### TASK REQUIREMENTS
1) In the letter on Lawrence v. Texas below, rewrite the paragraph beginning "Justice Scalia’s response is as strongly worded" more briefly, keeping its main facts.
2) In the letter on Lawrence v. Texas below, how many dissenting opinions did Justice O’Connor write, according to the final list of voting patterns?
3) Say whether each statement agrees with the letter on Lawrence v. Texas below, answering yes or no and quoting the deciding words. (a) Bowers v. Hardwick is overruled. (b) The Family Medical Leave Act was struck down as applied to the states. (c) Justice O’Connor was in the majority in 12 of the 13 5-4 opinions.

### TEXT SHOWN
⟨
Good afternoon, Dahlia,
What is most striking about Justice Kennedy’s majority opinion in Lawrence v. Texas is how warmly he embraces the dignity of gay and lesbian relations. For example, he says early on that to characterize the issue before the court as,
simply the right to engage in certain sexual conduct demeans the claim put forward, just as it would demean a married couple were it to be said marriage is simply about the right to have sexual intercourse. … When sexuality finds overt expression in intimate conduct with another person, the conduct can be but one element in a personal bond that is more enduring. The liberty protected by the Constitution allows homosexual persons the right to make this choice.
And, when the time comes in the opinion to overrule Bowers v. Hardwick, he writes, with powerful simplicity: “Its continuance as precedent demeans the lives of homosexual persons.”
Justice Scalia’s response is as strongly worded as one might expect. His statement that the court “has taken sides in the culture war” cannot easily be dismissed. As I noted earlier today (in a more positive vein than Scalia), there has been a cultural shift around this issue. Scalia’s resentment of the Establishment on this issue is palpable when he writes: “Today’s opinion is the product of a Court, which is the product of a law-profession culture that has largely signed on to the so-called homosexual agenda.”
But he writes for only for himself, the chief, and Justice Thomas.
Thus ends a remarkable term. Linda Greenhouse wrote last Sunday that the court has moved to the right (“Will the Court Move Right? It Already Has”), and she is may be correct about the prisoner cases. But the number of progressive results is close to stunning.
- The method of funding of Legal Services for the poor by “taking” the interest on lawyers trust accounts is upheld against a property rights challenge.
- The Family Medical Leave Act is upheld as applied to the states, in spite of strong case law on state sovereignty.
- Justice Powell’s lone opinion in Bakke sustaining the use of race for diversity becomes the opinion of the court.
- A capital case is overturned because of ineffective assistance of counsel.
- The retroactive extension of the time for bringing sex abuse charges is held unconstitutional.
- Bowers v. Hardwick is overruled.
There is one thing that all these cases have in common: Justice O’Connor is in the majority in every one of them.
And here are the most startling statistics that emerge from the final list of the justices voting patterns:
- Number of 5-4 opinions: 13.
- Number of 5-4 opinions in which Justice O’Connor is in the majority: 13. Number of dissenting opinions by Justice O’Connor: 0.
I’ll write about Justice O’Connor tomorrow.
⟩
### INFORMATION SHOWN
⟨
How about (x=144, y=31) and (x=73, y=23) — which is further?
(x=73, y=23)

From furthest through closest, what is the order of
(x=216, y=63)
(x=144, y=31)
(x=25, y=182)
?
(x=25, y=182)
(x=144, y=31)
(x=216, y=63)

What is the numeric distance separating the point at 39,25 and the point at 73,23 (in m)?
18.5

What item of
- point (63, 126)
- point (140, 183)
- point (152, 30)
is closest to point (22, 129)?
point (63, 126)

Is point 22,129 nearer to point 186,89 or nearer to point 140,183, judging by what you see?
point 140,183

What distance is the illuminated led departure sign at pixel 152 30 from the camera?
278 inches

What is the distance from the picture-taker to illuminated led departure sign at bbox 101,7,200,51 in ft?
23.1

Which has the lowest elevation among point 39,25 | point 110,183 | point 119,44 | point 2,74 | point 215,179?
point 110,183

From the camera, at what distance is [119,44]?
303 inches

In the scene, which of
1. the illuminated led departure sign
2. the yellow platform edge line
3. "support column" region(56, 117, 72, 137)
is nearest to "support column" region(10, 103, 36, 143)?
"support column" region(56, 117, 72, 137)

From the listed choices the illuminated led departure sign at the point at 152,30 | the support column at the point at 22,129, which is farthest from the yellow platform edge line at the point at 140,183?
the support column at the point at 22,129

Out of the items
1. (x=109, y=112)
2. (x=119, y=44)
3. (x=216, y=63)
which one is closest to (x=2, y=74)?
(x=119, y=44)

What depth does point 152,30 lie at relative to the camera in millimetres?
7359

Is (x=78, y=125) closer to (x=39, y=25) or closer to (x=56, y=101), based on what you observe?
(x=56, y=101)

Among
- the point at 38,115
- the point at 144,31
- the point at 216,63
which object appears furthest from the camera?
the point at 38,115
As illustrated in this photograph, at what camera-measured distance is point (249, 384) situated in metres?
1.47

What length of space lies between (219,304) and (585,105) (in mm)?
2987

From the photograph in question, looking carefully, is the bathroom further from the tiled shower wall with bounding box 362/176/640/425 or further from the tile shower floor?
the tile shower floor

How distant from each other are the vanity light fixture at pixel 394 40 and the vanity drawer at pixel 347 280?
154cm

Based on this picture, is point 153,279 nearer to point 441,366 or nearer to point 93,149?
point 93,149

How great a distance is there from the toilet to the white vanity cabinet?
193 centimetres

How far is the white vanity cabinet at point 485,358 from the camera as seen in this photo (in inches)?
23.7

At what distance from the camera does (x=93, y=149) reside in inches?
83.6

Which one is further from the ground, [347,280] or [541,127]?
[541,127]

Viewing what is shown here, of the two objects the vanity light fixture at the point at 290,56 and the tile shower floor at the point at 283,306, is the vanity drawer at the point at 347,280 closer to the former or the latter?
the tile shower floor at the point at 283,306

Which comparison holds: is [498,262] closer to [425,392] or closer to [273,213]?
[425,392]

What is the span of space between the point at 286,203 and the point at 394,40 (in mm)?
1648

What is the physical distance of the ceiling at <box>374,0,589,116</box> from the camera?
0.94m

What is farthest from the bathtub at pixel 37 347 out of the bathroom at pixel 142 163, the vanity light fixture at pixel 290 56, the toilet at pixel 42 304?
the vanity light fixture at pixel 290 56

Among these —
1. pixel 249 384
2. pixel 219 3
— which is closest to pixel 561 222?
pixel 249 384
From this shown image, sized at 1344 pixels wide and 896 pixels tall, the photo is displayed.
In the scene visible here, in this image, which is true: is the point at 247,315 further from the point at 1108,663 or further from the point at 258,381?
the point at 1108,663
⟩
### WRITTEN ANSWERS
1) Scalia responds in strong terms. His claim that the court "has taken sides in the culture war" is hard to dismiss, and the writer had noted a cultural shift earlier that day, though more positively than Scalia. His resentment of the Establishment is clear when he calls the opinion the product of a Court shaped by a law-profession culture that has "largely signed on to the so-called homosexual agenda."

2) None. The count of her dissenting opinions is 0.

3)
(a) Yes: "Bowers v. Hardwick is overruled."
(b) No: "The Family Medical Leave Act is upheld as applied to the states"
(c) No: "Number of 5-4 opinions in which Justice O’Connor is in the majority: 13."